Durch den fehlenden Sauerstoff am Grund konnten keine Verwesungsprozesse stattfinden. Einzig Schwefelbakterien lebten dort noch, die durch Zersetzungsprozesse auf den Oberflächen der Knochen und Weichteile einen feinen Bakterienrasen bildeten. Das organische Material wurde so durch Mineralienaustausch konserviert. Ebenfalls verantwortlich für die sehr gut erhaltenen Fossilien ist die sehr ruhige Sedimentation.

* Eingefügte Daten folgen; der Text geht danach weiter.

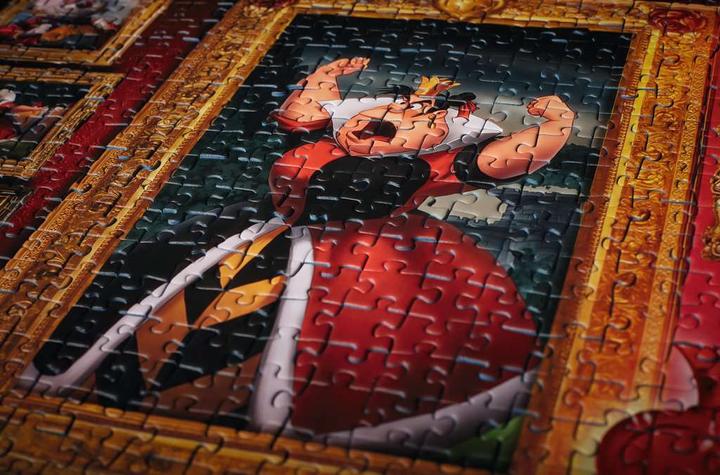 Actual product image Ravensburger Disney Villainous: Queen of Hearts (1000 pieces)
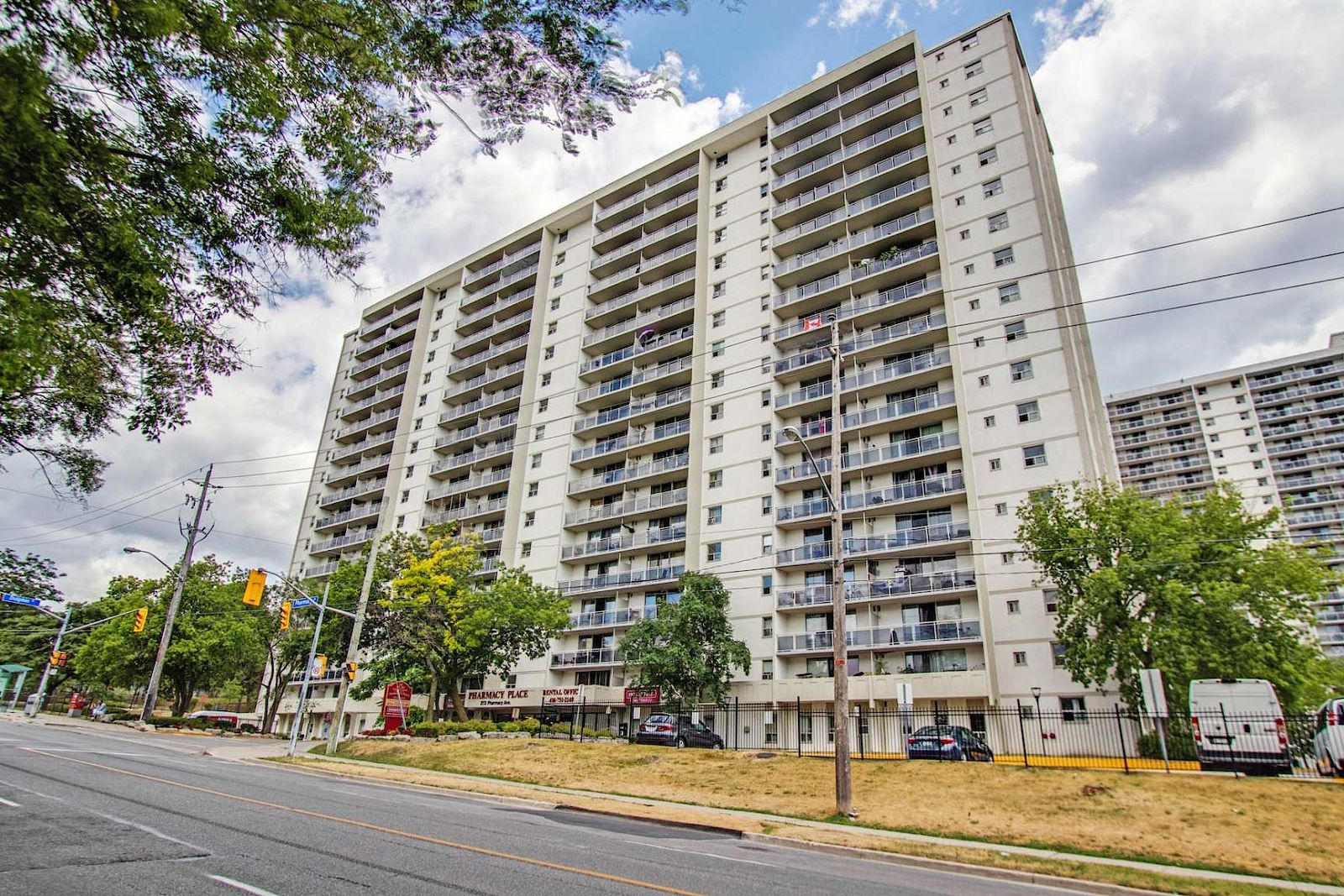 Toronto 2 bedrooms Apartment for rent. Property photo: 432907-1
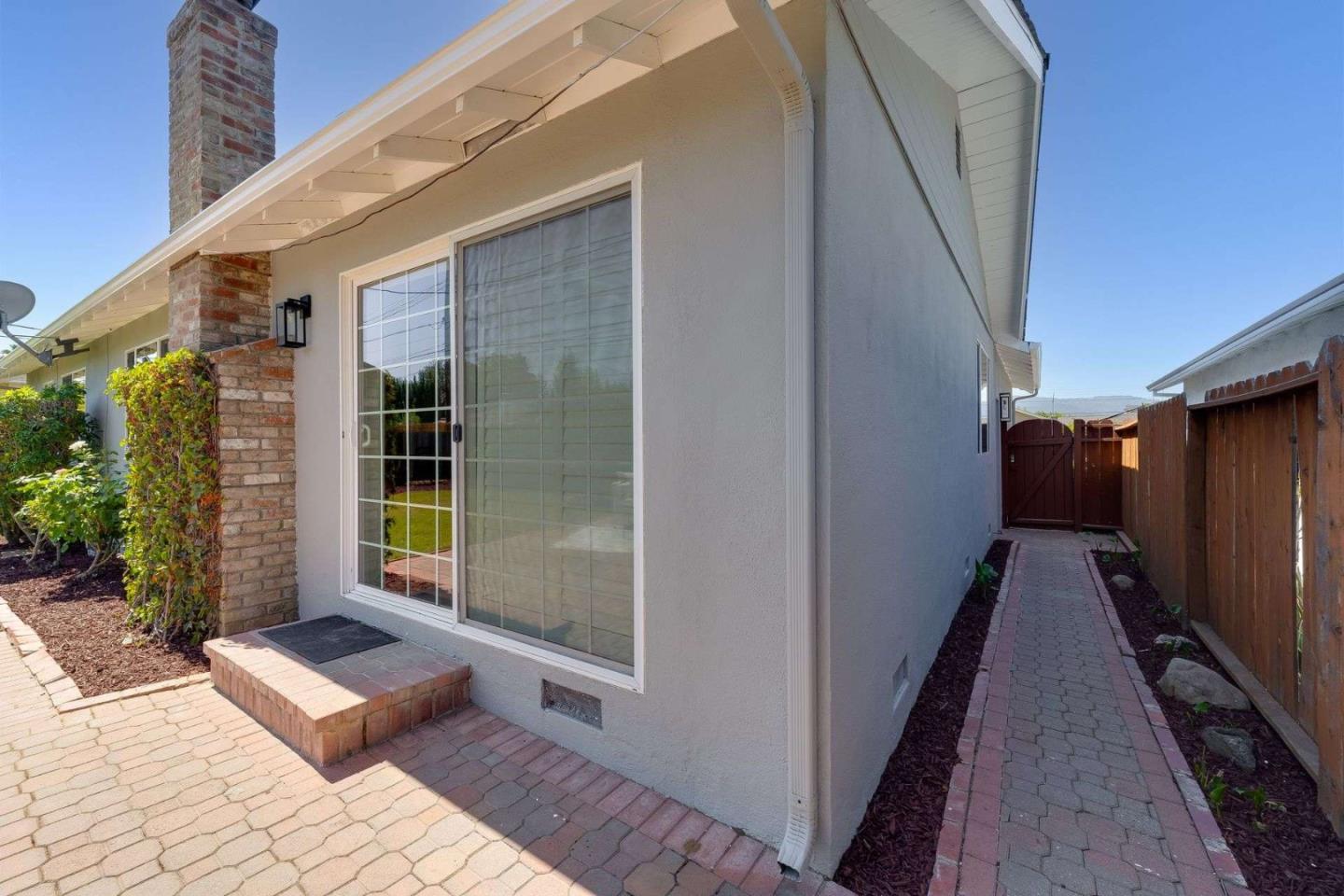 Detail Gallery Image 32 of 37 For 10800 W Estates Dr, Cupertino,  CA 95014 - 4 Beds | 2 Baths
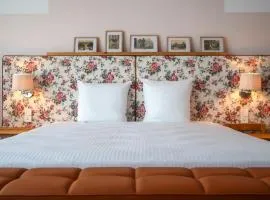 9Hotel Chelton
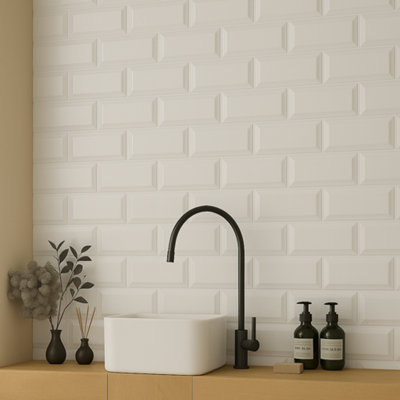 Plum&Clay White Gloss Metro Ceramic Wall Tile (L)200mm (W)100mm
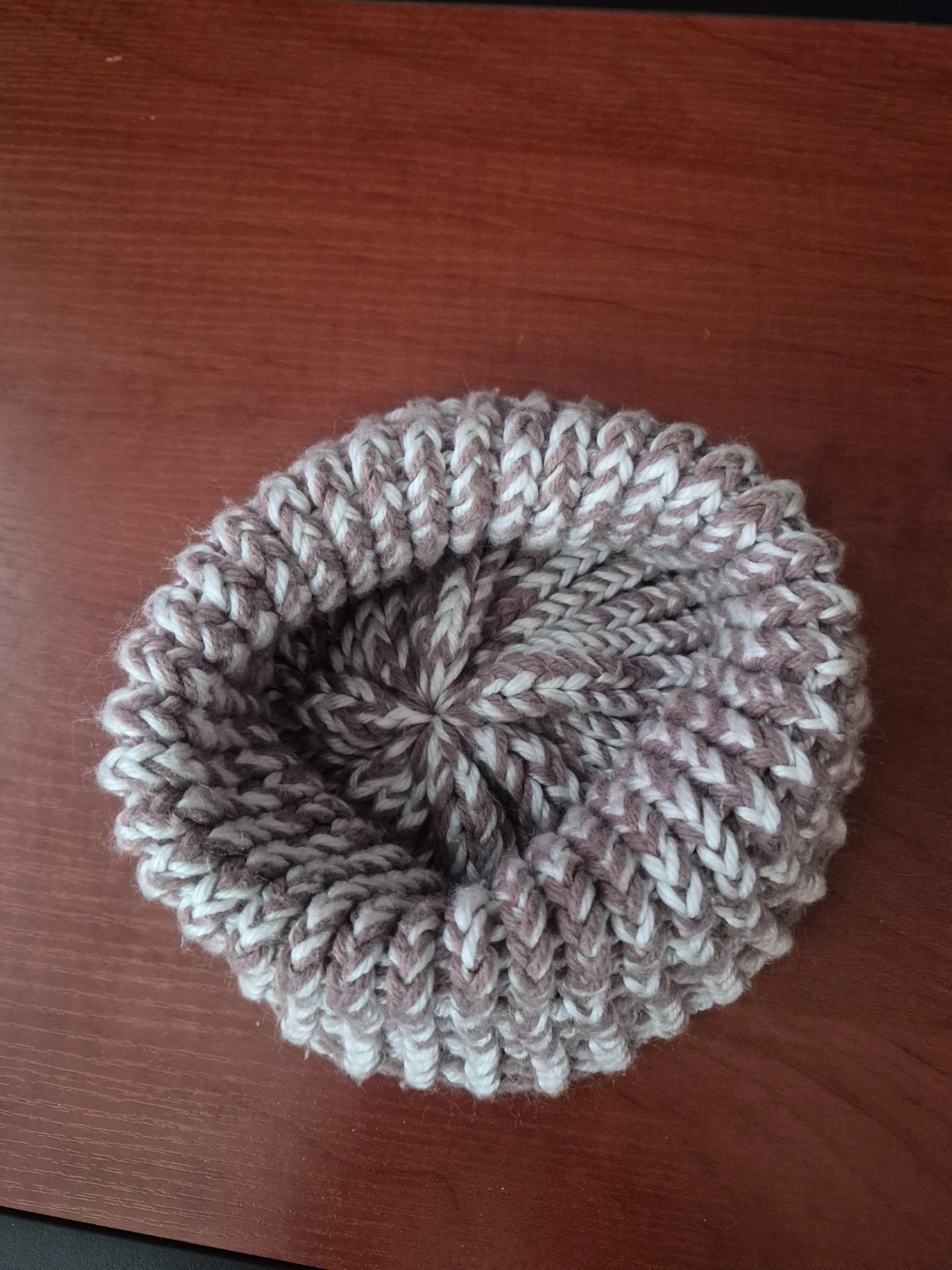Hand-Knit Beanie Hat - photo 2
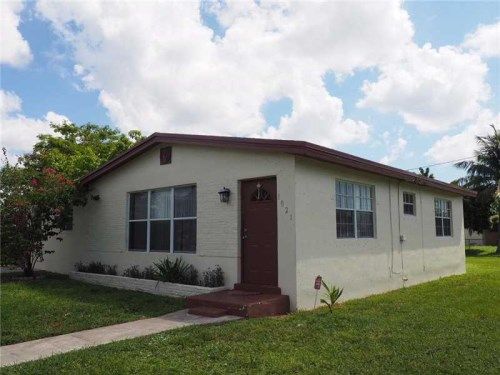 1021 N 58th Ave, Hollywood, FL 33021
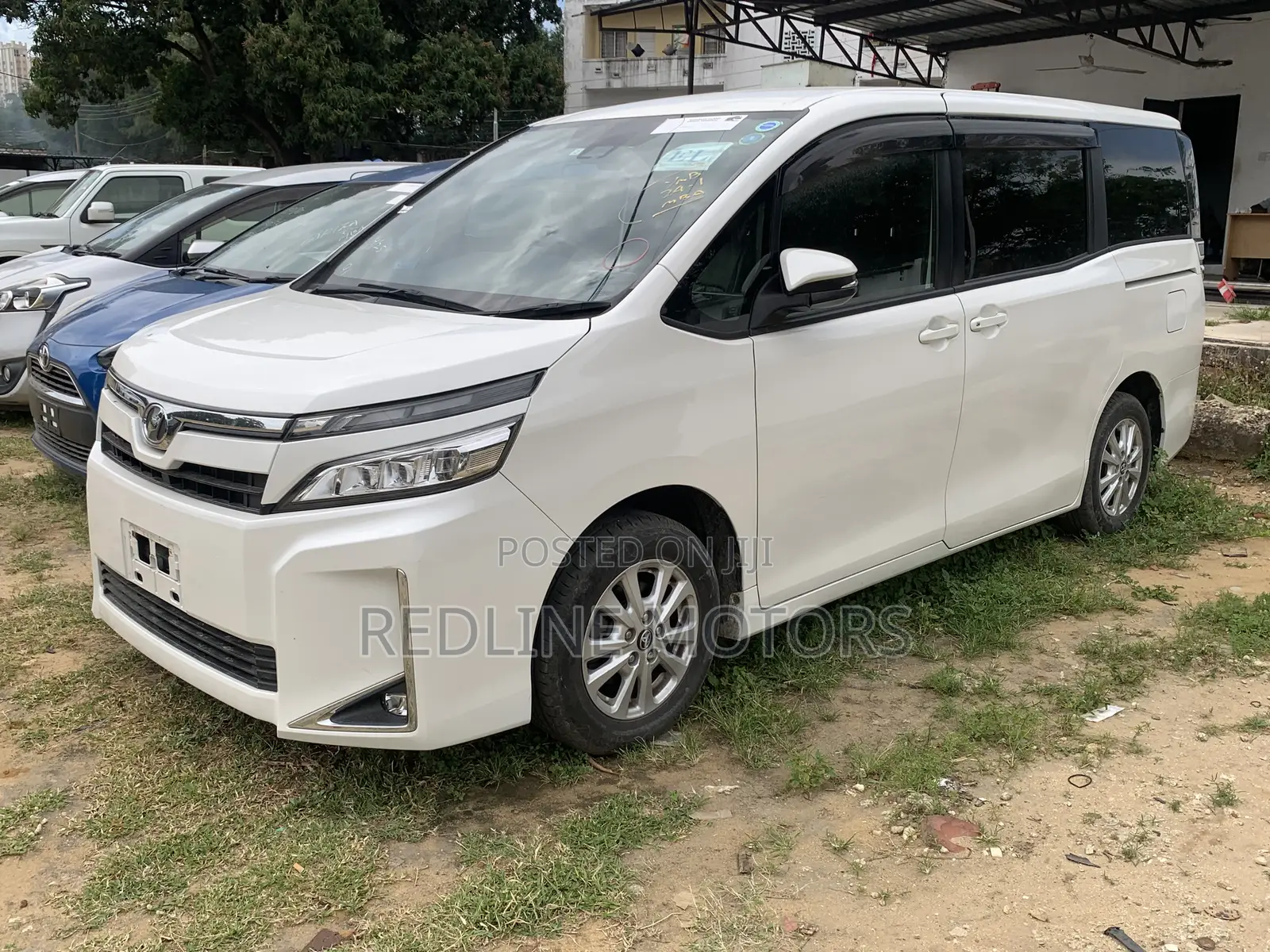 Toyota Voxy 2018 White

Es wurden Insekten gefunden, bei denen die Farbpigmente der Chitinpanzer noch erhalten sind, ebenso Fossilien von hundsgroßen Urpferdchen, deren Mageninhalt noch zu identifizieren war. Neben Fischfossilien wie Hecht und Barsch fanden sich Säugetiere wie Ameisenbär, Faultier und Ur-Affe. Kleine Fossilienfunde werden zunächst in Wasser eingelegt, damit sie nicht austrocknen und zerfallen. Der Ölschiefer enthält Smectit, ein quellfähiges Mineral. Beginnt es einmal auszutrocknen ist der Prozess des Zerfalls nicht mehr rückgängig zu machen. Wertvollere Stücke werden direkt nach dem Fund in Kunstharz konserviert und später im Museum unter besseren Bedingungen in jahrelanger Kleinstarbeit (1 m dauert 1 Jahr) präpariert.